A ONG cita relatórios da prefeitura de São Jerônimo, na Região Carbonífera, que mostram o pagamento de R$ 22 por máscara, enquanto a média do preço de mercado é de R$ 3,49 — veja o que diz a prefeitura do município no final do texto.
A empresa que forneceu as máscaras tem sede em Santa Catarina e é a mesma citada por uma mulher que apareceu em reportagem do Fantástico. Em um flagrante feito com câmera escondida, ela se apresenta como representante da empresa e oferece propina em contratos para a compra de testes rápidos para a covid-19.
— Teste é o que mais vale a pena. Se botar 150, tu ganha R$ 50 por teste — disse a mulher, sem saber que estava sendo gravada. A identidade dela não será divulgada.
As negociações com a mulher que se apresenta como representante da empresa também envolvem a compra de ivermectina. Segundo a mulher, é possível conseguir 30% de propina sobre o valor da compra. Ela também ofereceu termômetros para medir a temperatura corporal, a um custo de R$ 170 a unidade.

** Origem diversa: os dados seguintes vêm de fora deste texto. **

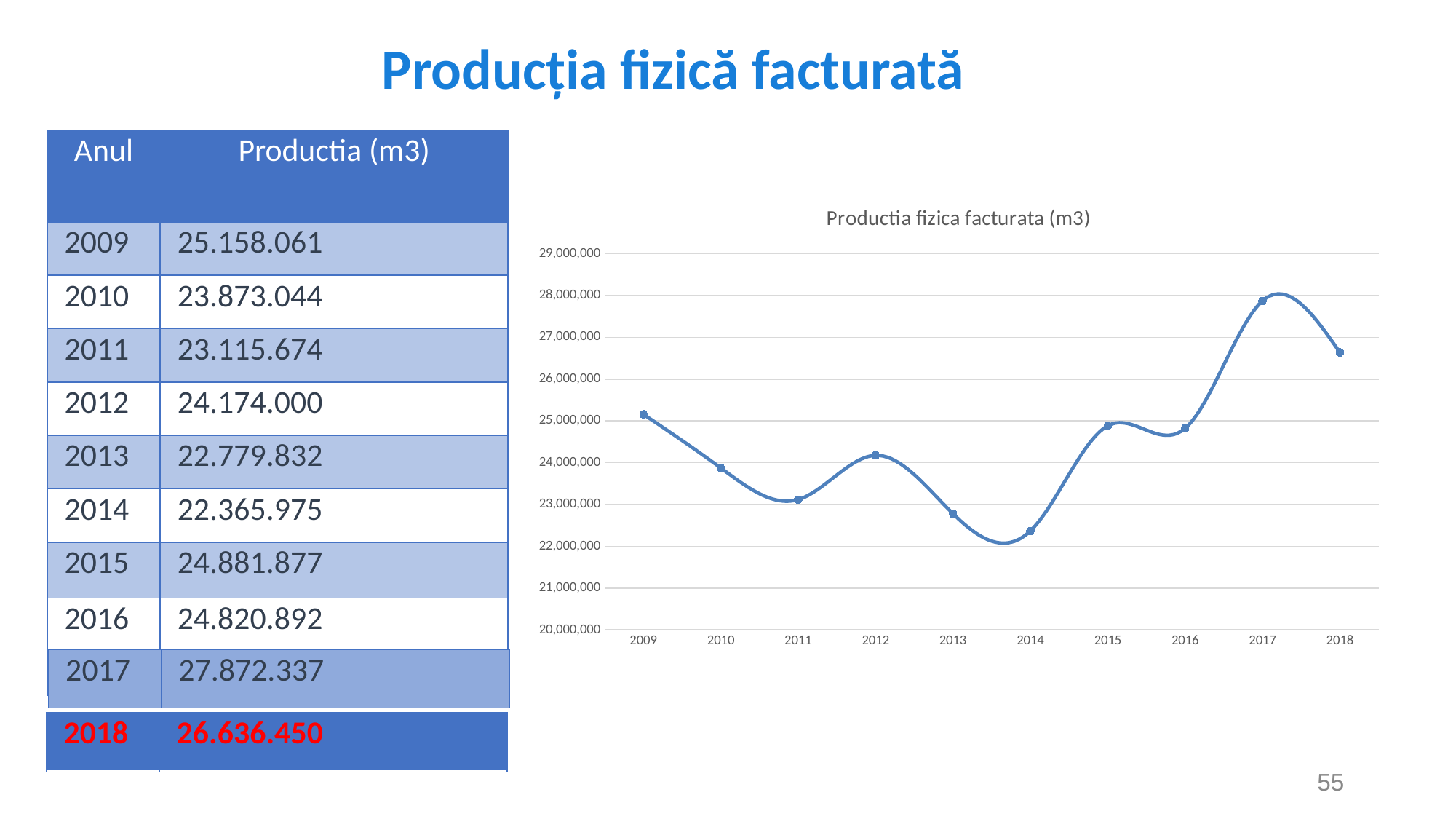
Which year has the lowest production on the chart? 2014 Is the value for 2017 greater or less than 27,000,000? greater What is the production (m3) for 2017? 27.872.337 How many years are plotted on the chart? 10 What kind of chart is shown on the slide? line chart What is the production (m3) for 2018? 26.636.450 Does the production rise or fall from 2014 to 2017? rise Is the value for 2014 greater or less than 23,000,000? less Which is larger, the production in 2009 or in 2010? 2009 What is the production (m3) for 2014? 22.365.975 Which year has the highest production on the chart? 2017 What is the title of the chart? Productia fizica facturata (m3)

Desse valor, R$ 75 seriam propina ao comprador.
A vendedora também negocia equipamentos de proteção individual e cita a venda de 100 mil toucas para uma prefeitura, com pagamento de propina de R$ 0,05 por touca.

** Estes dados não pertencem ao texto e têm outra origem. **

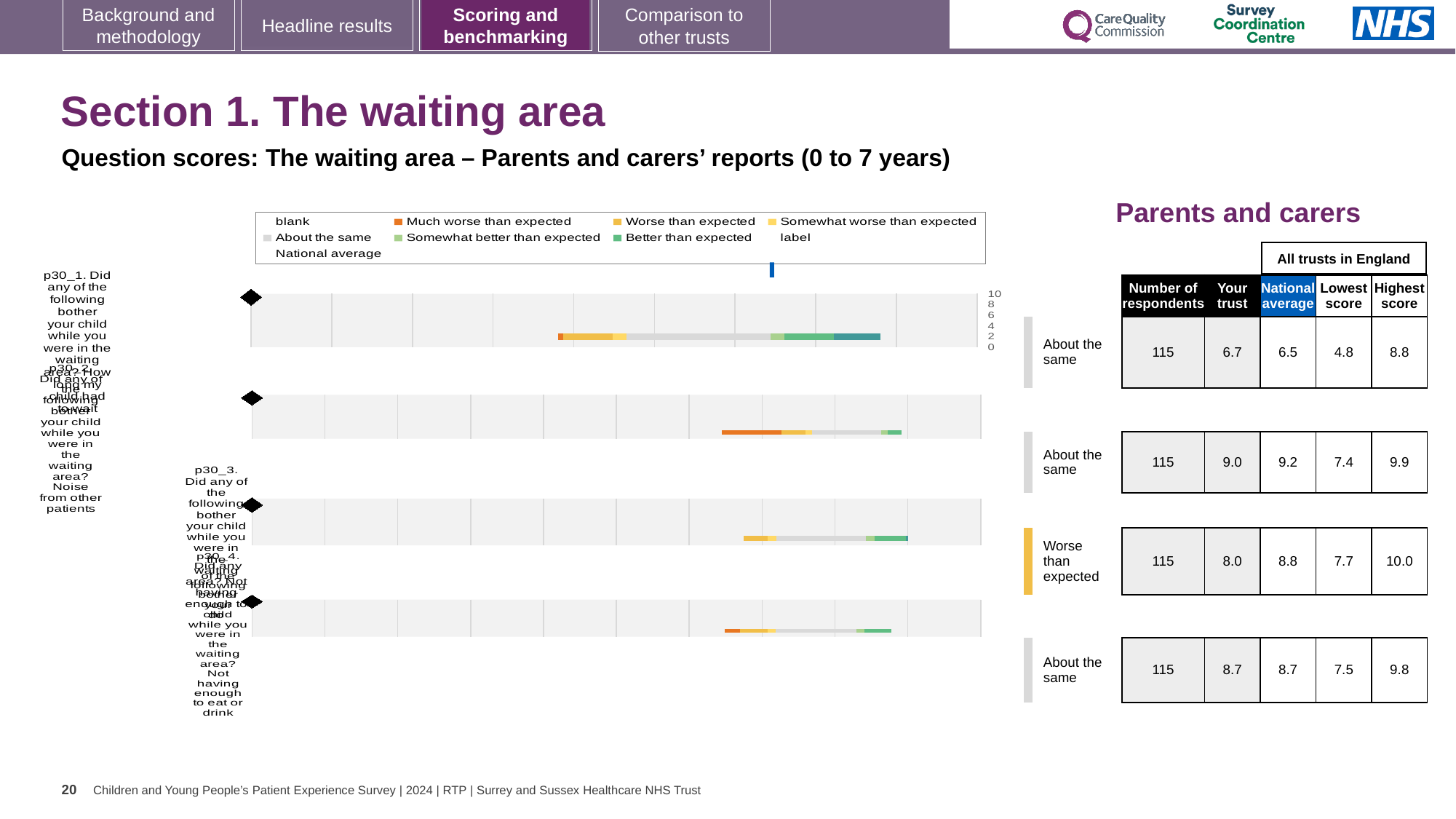
How many respondents are listed for each question row in the table? 115 Which legend entry is shown in dark green? Better than expected For the first row (p30_1), is the 'Your trust' score higher or lower than the national average? higher What kind of chart is shown on the slide? bar chart Which question row is rated 'Worse than expected' rather than 'About the same'? p30_3 (not having enough to do) In the table beside the chart, what is the highest score for the fourth row (p30_4, not having enough to eat or drink)? 9.8 For the second row (p30_2), what is the difference between the highest score and the lowest score in the table? 2.5 What colour does the legend use for 'Much worse than expected'? orange How many question rows (p30_1 to p30_4) are plotted in the chart? 4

— Eu vendo 100 mil toucas para um lugar, deu R$ 0,18 centavos a touca, (…) dá para ganhar R$ 0,05 por touca.
A fraude envolveria três orçamentos necessários para essas compras emergenciais. Combinadas, duas firmas fariam cotações maiores que a da distribuidora catarinense, que, assim, venceria a disputa.
Procurada pela reportagem após as tratativas, a mulher negou pagamento de propinas envolvendo compra de equipamentos por parte de prefeituras.
— É muito triste ver que mesmo durante a pandemia você vai ter agentes, pessoas ou empresas que vão tentar tirar proveito de uma situação em que tem milhões de pessoas morrendo, em que o poder público tem que se unir para assegurar a saúde pública. Mas, mesmo assim, existe sempre gente querendo tirar proveito disso — afirma a diretora Juliana.
Contrapontos
GZH tentou contato com a empresa catarinense, mas não obteve sucesso.
A prefeitura de São Jerônimo, citada no texto, afirmou que "o município comprou máscaras tipo PFF2, que é item de segurança necessária aos profissionais da área da saúde", e não "máscaras comuns de TNT". "A compra se deu nas primeiras semanas da pandemia no Brasil, onde houve inesperada falta de produtos no mercado e consequente aumento de preços. O procedimento de aquisição respeitou todos os ditames legais e a empresa foi escolhida baseada nos quesitos melhor preço e disponibilidade imediata de entrega."
Segundo a prefeitura, outros municípios pagaram valores ainda mais altos na época.